Assignment » Within the records below is a range that opens at the line with "interacting: 0%" and closes at the line with "scientific name: Sus scrofa". Return that range word for word, both ends included, and only that range.

*** Supplied data ***

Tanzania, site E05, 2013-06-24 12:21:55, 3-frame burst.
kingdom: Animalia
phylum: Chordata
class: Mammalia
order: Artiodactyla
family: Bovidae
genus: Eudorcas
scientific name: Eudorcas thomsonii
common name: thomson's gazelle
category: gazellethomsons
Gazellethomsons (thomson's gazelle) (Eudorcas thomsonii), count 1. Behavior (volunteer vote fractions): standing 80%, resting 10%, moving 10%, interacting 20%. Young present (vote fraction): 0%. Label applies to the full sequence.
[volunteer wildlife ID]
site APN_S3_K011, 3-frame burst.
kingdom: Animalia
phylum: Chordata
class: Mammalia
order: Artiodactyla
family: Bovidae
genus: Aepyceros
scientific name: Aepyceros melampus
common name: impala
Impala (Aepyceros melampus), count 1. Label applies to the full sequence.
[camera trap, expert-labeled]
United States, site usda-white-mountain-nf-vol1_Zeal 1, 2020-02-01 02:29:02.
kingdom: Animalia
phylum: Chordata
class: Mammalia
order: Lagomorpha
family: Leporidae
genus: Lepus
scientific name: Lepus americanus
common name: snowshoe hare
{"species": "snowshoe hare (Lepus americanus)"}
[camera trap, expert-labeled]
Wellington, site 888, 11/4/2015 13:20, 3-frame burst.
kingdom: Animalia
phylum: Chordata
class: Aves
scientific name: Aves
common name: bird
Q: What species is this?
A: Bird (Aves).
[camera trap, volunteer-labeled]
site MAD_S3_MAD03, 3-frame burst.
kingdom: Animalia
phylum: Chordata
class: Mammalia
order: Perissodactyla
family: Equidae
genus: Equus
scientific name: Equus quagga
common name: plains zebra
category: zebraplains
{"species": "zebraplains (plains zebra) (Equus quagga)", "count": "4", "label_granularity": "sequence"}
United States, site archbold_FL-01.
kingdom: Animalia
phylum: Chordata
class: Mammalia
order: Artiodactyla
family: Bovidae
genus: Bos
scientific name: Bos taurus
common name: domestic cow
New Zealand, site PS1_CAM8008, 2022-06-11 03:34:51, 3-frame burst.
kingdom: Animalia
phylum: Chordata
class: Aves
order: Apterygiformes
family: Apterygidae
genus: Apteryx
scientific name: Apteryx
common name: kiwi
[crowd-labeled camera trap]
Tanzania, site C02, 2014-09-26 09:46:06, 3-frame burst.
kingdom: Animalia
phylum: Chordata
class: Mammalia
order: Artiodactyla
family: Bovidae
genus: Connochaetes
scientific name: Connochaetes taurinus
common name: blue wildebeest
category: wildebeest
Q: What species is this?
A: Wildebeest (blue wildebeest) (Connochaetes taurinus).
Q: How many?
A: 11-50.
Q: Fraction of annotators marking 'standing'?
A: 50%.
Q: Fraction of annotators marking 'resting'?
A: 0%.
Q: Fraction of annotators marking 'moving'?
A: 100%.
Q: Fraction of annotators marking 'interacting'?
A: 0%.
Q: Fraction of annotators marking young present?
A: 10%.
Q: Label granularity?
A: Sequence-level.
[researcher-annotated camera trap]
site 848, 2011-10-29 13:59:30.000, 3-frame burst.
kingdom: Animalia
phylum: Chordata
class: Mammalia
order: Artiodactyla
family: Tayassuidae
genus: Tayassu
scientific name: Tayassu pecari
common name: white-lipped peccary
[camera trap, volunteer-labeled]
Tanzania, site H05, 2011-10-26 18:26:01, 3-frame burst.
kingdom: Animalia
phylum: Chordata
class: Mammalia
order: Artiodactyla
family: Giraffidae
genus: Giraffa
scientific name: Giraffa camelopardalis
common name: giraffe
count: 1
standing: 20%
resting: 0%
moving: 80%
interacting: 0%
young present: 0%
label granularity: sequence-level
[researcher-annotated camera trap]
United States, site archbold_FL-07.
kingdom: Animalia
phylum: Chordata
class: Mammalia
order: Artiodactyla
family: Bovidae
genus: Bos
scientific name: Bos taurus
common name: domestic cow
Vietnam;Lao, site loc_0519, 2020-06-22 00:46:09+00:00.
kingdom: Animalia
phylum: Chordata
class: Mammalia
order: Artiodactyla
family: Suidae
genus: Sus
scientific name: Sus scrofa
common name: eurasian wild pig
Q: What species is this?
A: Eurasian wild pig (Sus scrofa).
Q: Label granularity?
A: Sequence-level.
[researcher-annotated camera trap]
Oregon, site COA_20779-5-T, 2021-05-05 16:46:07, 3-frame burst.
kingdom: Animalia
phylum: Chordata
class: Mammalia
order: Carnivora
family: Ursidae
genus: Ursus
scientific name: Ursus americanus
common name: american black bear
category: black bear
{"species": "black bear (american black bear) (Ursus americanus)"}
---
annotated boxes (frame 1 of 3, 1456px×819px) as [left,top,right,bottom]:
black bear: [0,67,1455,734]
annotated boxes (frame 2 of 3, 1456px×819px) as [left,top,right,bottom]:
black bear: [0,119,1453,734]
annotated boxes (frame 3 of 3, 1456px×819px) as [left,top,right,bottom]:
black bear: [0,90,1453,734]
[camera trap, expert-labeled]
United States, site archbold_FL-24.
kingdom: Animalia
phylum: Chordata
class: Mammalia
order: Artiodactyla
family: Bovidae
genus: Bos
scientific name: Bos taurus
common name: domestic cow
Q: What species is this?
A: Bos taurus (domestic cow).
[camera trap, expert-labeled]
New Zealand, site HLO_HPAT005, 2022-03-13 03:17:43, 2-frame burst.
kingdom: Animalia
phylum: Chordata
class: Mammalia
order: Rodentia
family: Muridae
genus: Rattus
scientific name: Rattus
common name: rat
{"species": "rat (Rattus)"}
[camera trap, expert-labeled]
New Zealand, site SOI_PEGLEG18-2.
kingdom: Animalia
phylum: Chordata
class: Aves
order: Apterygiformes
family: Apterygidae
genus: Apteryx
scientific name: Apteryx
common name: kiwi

***

Final answer »
interacting: 0%
young present: 0%
label granularity: sequence-level
[researcher-annotated camera trap]
United States, site archbold_FL-07.
kingdom: Animalia
phylum: Chordata
class: Mammalia
order: Artiodactyla
family: Bovidae
genus: Bos
scientific name: Bos taurus
common name: domestic cow
Vietnam;Lao, site loc_0519, 2020-06-22 00:46:09+00:00.
kingdom: Animalia
phylum: Chordata
class: Mammalia
order: Artiodactyla
family: Suidae
genus: Sus
scientific name: Sus scrofa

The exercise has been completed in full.